Boruński was also active as a composer. His works included piano concertos, songs for voice and piano, and piano miniatures, as well as a Children's Symphony. He also composed illustrative, popular, and Jazz music for the Warsaw revue theatres. Most of his compositions were lost during the war.

== World War II and death ==
Following the invasion of Poland in September 1939, Boruński moved eastward. In the autumn of that year, he became the music director of the Miniature Theatre in Białystok, then under Soviet occupation. In May 1940, he performed at the Kazimierz Krukowski Theatre, and subsequently joined the jazz orchestra of Adi Rosner, with which he toured the Soviet Union, performing in Moscow, Leningrad, Kiev, Odessa, Sevastopol, and Sochi, among other cities.

In the autumn of 1940, Boruński returned to Białystok and then to Warsaw, where he was confined in the Warsaw Ghetto. He performed at the café Pod 13tką ("Under the 13") on Leszno Street, one of the ghetto's active musical venues.

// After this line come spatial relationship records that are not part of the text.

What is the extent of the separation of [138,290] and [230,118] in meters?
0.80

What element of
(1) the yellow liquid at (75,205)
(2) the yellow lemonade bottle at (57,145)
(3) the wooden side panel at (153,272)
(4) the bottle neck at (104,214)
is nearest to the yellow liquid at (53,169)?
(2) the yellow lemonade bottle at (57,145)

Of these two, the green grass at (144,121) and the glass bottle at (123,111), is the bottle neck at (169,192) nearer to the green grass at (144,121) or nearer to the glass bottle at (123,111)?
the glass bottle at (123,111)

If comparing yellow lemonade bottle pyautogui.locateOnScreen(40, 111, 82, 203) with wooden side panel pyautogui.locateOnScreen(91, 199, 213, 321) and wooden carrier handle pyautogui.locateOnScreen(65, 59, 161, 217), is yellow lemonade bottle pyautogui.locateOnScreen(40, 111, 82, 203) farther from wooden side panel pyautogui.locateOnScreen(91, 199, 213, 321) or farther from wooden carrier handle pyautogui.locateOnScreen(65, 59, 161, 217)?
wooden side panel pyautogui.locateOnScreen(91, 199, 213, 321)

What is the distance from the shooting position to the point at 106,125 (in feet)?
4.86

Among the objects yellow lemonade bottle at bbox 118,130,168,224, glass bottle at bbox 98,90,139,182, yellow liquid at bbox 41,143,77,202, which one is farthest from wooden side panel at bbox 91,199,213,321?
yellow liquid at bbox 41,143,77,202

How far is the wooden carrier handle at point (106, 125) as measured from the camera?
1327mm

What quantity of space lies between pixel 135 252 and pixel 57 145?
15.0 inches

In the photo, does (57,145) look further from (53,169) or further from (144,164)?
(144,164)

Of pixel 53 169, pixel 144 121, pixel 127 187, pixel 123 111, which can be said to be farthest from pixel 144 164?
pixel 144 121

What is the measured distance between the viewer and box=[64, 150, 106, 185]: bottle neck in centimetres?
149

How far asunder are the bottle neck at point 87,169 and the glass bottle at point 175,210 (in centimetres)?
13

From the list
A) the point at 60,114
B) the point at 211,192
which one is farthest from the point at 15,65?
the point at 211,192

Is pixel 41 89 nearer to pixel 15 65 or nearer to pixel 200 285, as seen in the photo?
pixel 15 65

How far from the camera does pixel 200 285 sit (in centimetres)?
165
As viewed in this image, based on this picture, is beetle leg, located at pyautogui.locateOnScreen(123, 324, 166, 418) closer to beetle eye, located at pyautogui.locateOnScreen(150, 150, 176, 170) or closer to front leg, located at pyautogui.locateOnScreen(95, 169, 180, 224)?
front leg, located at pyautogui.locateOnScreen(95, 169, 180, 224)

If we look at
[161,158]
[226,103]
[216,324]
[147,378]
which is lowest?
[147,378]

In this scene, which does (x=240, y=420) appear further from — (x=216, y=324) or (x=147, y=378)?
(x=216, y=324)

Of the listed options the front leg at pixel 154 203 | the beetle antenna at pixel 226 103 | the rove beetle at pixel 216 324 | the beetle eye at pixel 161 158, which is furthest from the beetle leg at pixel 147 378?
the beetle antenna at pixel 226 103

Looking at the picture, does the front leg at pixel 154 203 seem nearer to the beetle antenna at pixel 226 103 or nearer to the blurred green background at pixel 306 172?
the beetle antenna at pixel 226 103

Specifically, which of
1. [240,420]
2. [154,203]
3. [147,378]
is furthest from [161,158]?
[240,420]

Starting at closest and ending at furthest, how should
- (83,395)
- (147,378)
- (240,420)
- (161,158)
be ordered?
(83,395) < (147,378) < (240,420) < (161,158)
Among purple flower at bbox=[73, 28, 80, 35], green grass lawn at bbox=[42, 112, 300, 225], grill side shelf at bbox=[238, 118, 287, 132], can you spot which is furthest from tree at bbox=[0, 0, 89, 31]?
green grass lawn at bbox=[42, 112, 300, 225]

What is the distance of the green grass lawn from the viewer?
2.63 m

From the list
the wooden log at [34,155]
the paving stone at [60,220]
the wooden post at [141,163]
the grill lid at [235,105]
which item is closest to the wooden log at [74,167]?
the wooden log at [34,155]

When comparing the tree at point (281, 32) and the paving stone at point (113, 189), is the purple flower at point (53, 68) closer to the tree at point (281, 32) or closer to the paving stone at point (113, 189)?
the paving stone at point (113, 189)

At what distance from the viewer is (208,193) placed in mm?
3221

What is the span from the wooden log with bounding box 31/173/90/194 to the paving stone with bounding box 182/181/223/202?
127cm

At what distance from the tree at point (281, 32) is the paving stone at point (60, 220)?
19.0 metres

In 1942, suffering from a pulmonary illness, he was admitted to a sanatorium in Otwock, a town near Warsaw with a significant Jewish community. After contracting tuberculosis, Boruński lived in poverty in the Otwock Ghetto and was the beneficiary of a charity concert in Warsaw in July 1942 by Władysław Szpilman and Adolf Goldfelder. Later that month, German forces killed all patients and residents of the sanatorium during the liquidation of the Otwock ghetto. Boruński was killed there, aged 32. The broader liquidation of the Otwock ghetto on August 19, 1942, resulted in the murder or deportation of thousands of Jews to the Treblinka extermination camp.